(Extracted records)
****************
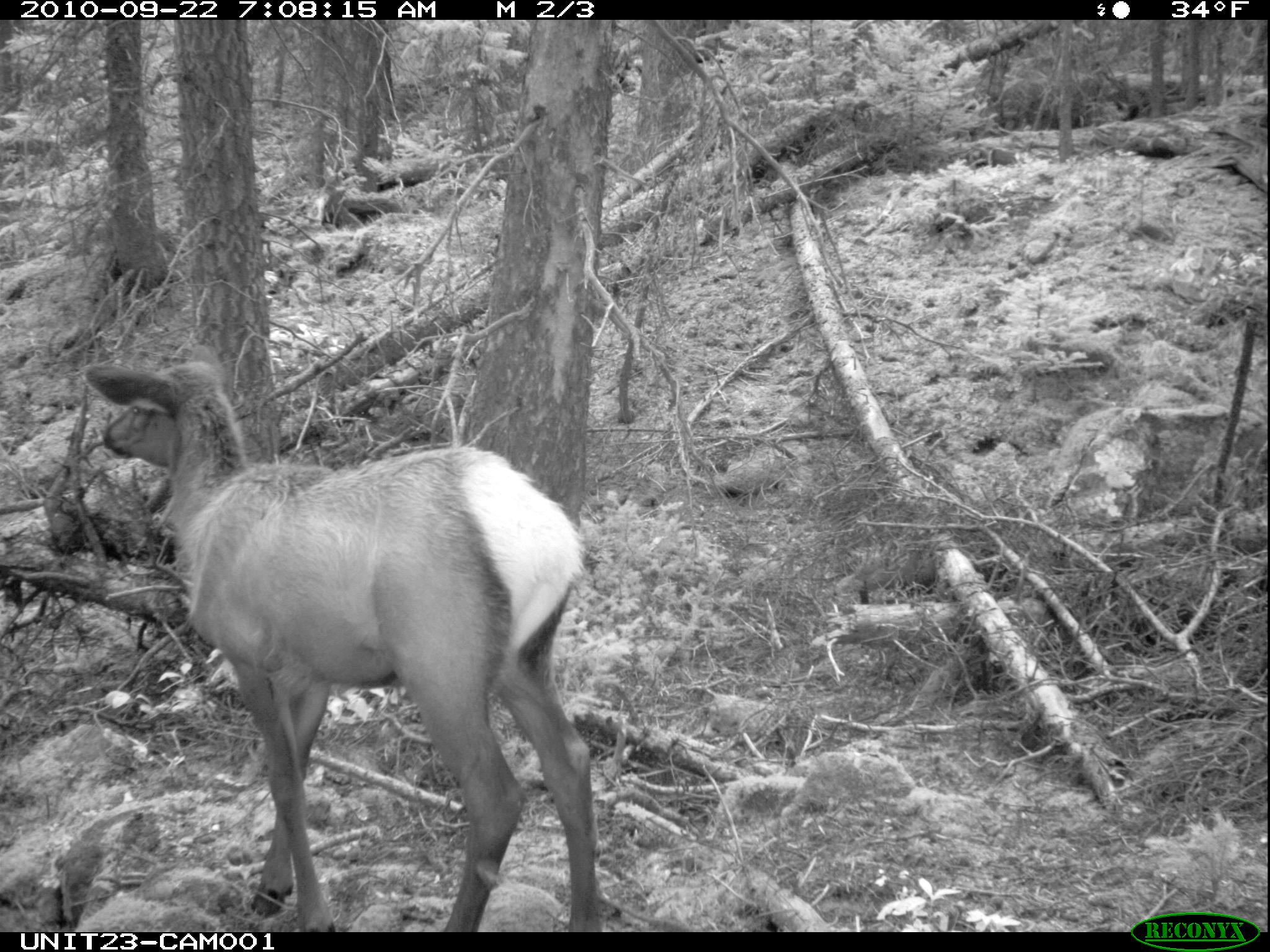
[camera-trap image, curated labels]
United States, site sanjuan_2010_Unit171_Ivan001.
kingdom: Animalia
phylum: Chordata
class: Mammalia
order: Artiodactyla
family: Cervidae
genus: Cervus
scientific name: Cervus elaphus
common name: red deer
****************
[About this exercise]
Nothing but the lines from the one holding "United States, site" through the last line of the data may be output, and each must match exactly.

[Solution below]
United States, site sanjuan_2010_Unit171_Ivan001.
kingdom: Animalia
phylum: Chordata
class: Mammalia
order: Artiodactyla
family: Cervidae
genus: Cervus
scientific name: Cervus elaphus
common name: red deer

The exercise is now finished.